REQUIREMENTS
a) Check whether each statement agrees with the forecast system description: (i) The system runs 33 members twice a week. (ii) The model is coupled to a sea ice model. (iii) The ocean and atmosphere are coupled every 12 hours. Answer yes or no for each, quoting the words from the description that settle it.
b) Resume the forecast system description after its last line, and keep the same form-like layout.

The S2S database contains real-time forecasts from BoM from 1st January 2015, and the full set of  re-forecasts.


1. Ensemble version
 
Ensemble identifier code:    P24
Short Description:    Global ensemble system that simulates initial uncertainties using coupled bred vectors and ensemble data assimilation and model uncertainties due model errors using three slightly different model versions. 33 members (11 from each of 3 model versions) are run twice a week (Sunday and Thursday at 00Z) up to 9 months.
Research or operational: Operational
Data time of first forecast run:   22/05/2013
 
2. Configuration of the EPS


Is the model coupled to an ocean model ?   Yes from day 0
If yes, please describe ocean model briefly including frequency of coupling and any ensemble perturbation applied: Ocean model is ACOM2 (Schiller and Godfrey 2003),  which is based on GFDL MOM2  with 2 degree zonal  resolution and 0.5 meridional resolution and  25 vertical levels. Forecasts are initialized from the PEODAS (POAMA Ensemble Ocean Data Assimilation System, Yin et al. 2011) that assimilates sub surface temperatures and salinity with an approximate Kalman filter.  Surface forcing (stress and evaporations minus precipitation) during ocean assimilation cycle for the hindcast reanalyses is taken from ERA-interim reanalyses and for real time system from the BoM global NWP system.  Frequency of coupling is 24-hourly.
Is the model coupled to a sea Ice model? No - Sea ice is specified to vary with climatological seasonal cycle.
If yes, please describe sea-ice model briefly including any ensemble perturbation applied: - N/A
Is the model coupled to a wave model? No
If yes, please describe wave model briefly including any ensemble perturbation applied: N/A
Ocean model: ACOM2 (based on GFDL MOM2)

INFORMATION PROVIDED
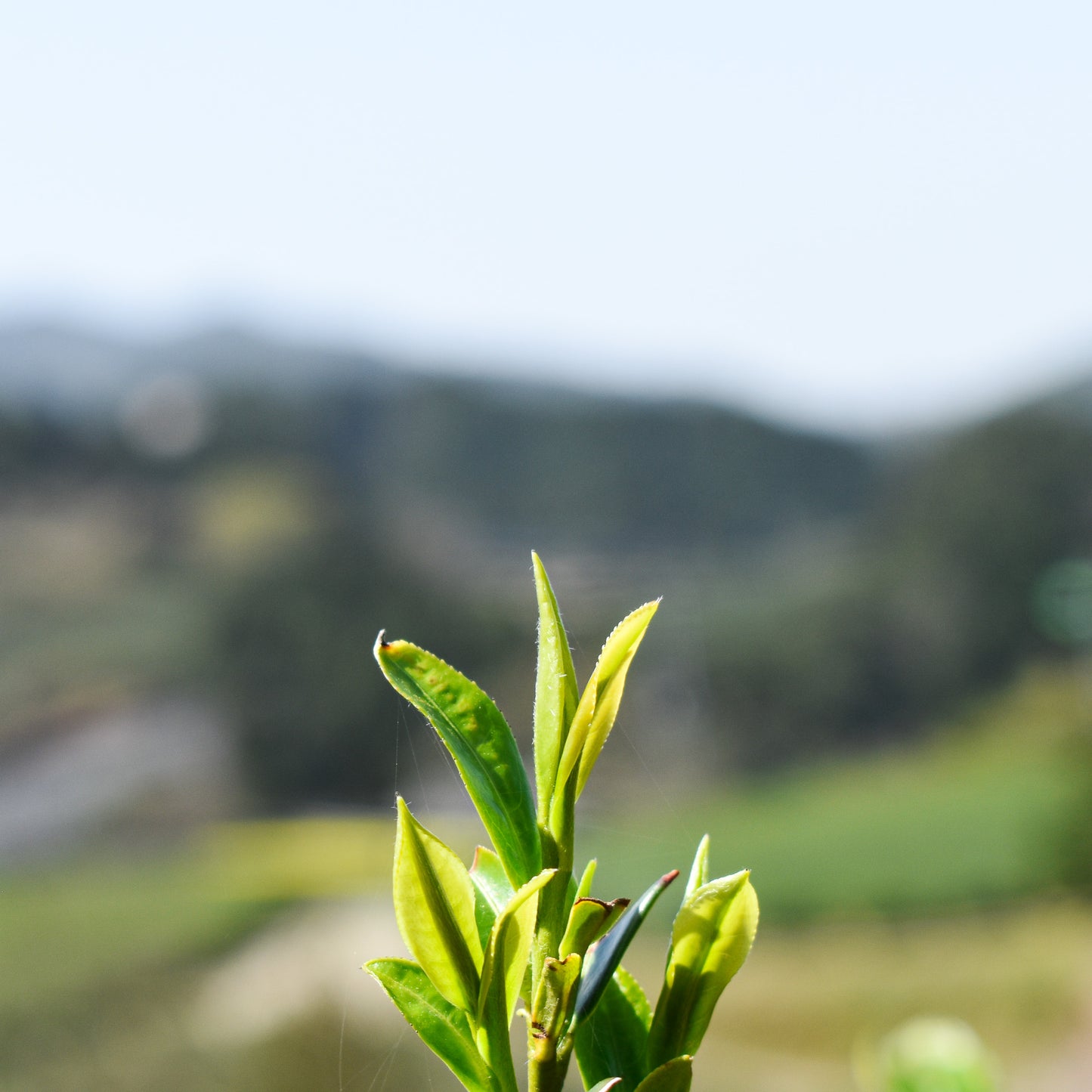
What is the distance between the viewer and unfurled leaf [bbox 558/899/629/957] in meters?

---

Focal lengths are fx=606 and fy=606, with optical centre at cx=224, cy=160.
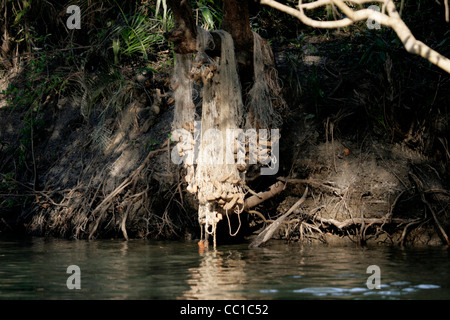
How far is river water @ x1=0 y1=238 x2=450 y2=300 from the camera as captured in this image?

* * *

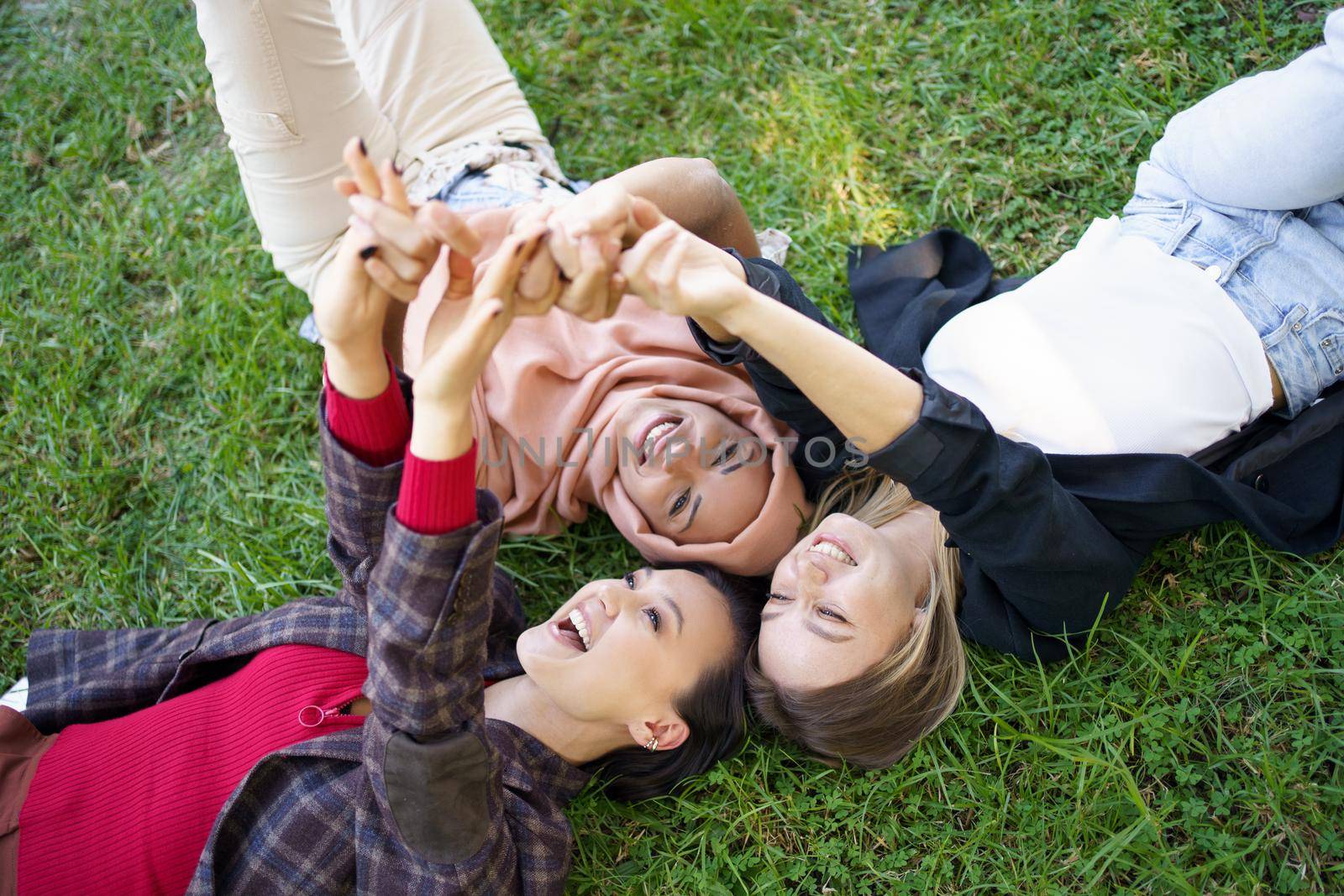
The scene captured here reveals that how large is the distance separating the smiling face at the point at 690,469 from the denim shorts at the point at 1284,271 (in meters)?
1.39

EXERCISE RESULTS
a)
(i) Yes: "33 members (11 from each of 3 model versions) are run twice a week"
(ii) No: "No - Sea ice is specified to vary with climatological seasonal cycle."
(iii) No: "Frequency of coupling is 24-hourly."

b)
Horizontal resolution of the atmospheric model: T47 (~250km)
Number of model levels: 17
Top of model: 10 hPa
Type of model levels: sigma
Forecast length: 9 months
Run Frequency: twice a week (Sunday 00Z and Thursday 00Z)
Is there an unperturbed control forecast included?: Yes
Number of perturbed ensemble members: 32
Integration time step: 30 minutes


3. Initial conditions and perturbations


Data assimilation method for control analysis: Nudging from 4dVar reanalysis
Resolution of model used to generate Control Analysis: T47
Ensemble initial perturbation strategy: Coupled bred vectors
Horizontal and vertical resolution of perturbations:  T47
Perturbations in +/- pairs: no
 

Initialization of land surface:

1. What is the land surface model (LSM) and version used in the forecast model, and what are the current/relevant references for the model? Hydrology (soil moisture) is a bucket following Manabe and Holloway 1975. The land model has 3 soil levels for temperature.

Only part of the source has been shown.